**Extrait**
Le quintette à l’accent chantant du sud de la France n’arrêtera pas les voyages de sitôt, on le comprend. Il sera d’ailleurs à Montréal en avril prochain pour une série de concerts avec l’Orchestre symphonique de Montréal (dirigé par Dina Gilbert avec les arrangements de Blair Thomson). Il présentera à la Maison symphonique son mythique album de 1997 L’école du micro d’argent (sans se gêner pour glisser quelques-unes des ses nouvelles chansons dans sa setlist).

Ce n’est pas la première fois qu’IAM joint ses forces à celles d’un ensemble classique, rappelle Akhenaton. 

Ce qu’on fait est très minimaliste et musical. Ça laisse place à l’interprétation et aux arrangements.

Shurik’n

De plus en plus, les musiciens classiques « comprennent » et « apprécient » la musique populaire et la musique hip-hop, observe le groupe.

**Marche à suivre**
D'après l'extrait, quel album IAM présentera-t-il à la Maison symphonique ? Les entrées ne servent à rien ici.

**Données fournies**
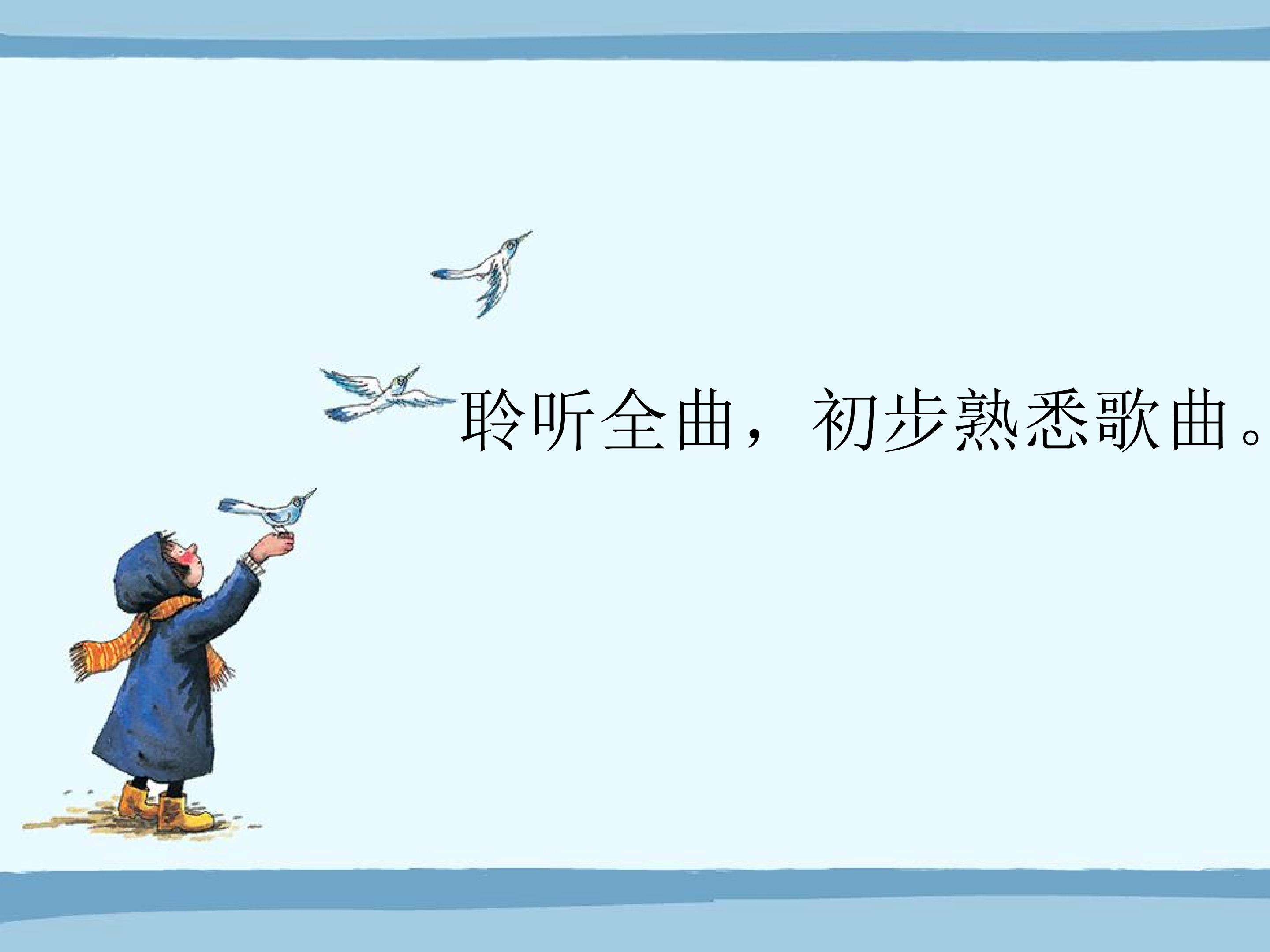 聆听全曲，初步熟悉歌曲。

...

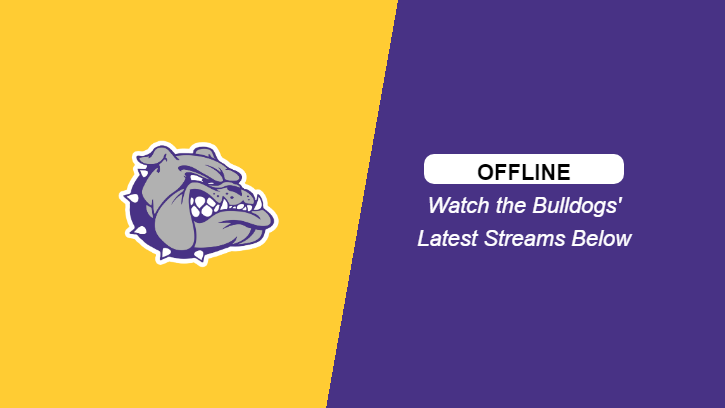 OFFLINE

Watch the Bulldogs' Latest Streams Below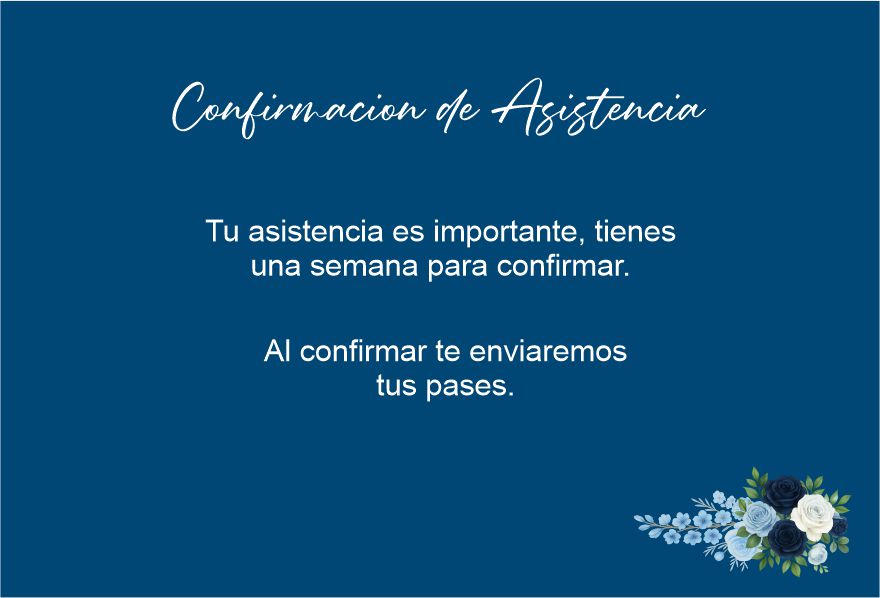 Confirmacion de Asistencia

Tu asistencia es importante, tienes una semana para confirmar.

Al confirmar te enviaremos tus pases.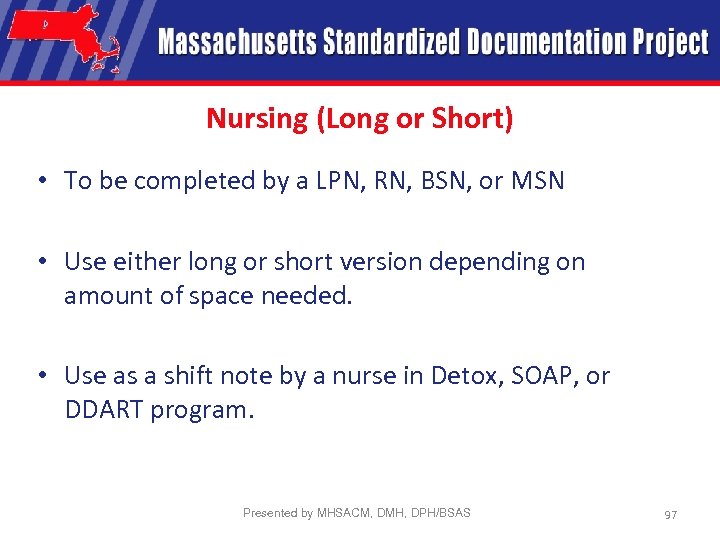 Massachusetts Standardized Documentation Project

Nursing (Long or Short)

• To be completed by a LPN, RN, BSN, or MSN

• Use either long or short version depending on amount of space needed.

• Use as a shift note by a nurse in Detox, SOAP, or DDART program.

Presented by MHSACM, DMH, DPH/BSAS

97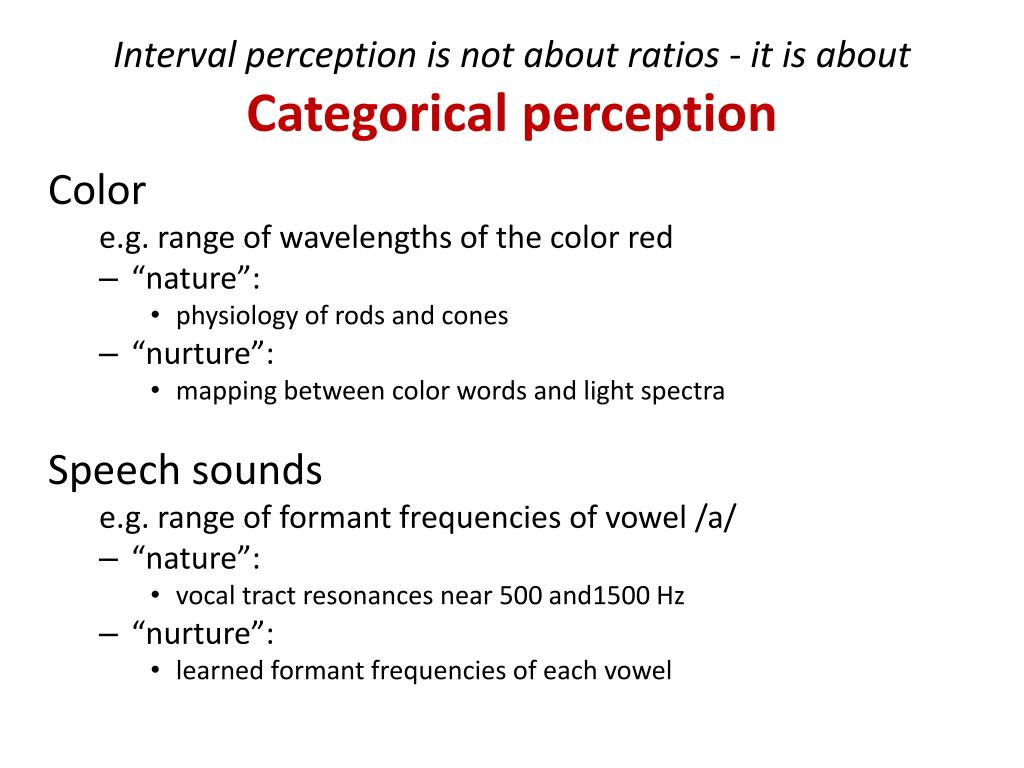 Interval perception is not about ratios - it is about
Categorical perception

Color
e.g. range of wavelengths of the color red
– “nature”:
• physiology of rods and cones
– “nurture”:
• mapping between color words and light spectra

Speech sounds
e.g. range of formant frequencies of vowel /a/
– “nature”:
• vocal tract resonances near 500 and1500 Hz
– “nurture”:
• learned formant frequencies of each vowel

**Réponse rédigée**
Son album de 1997, L’école du micro d’argent.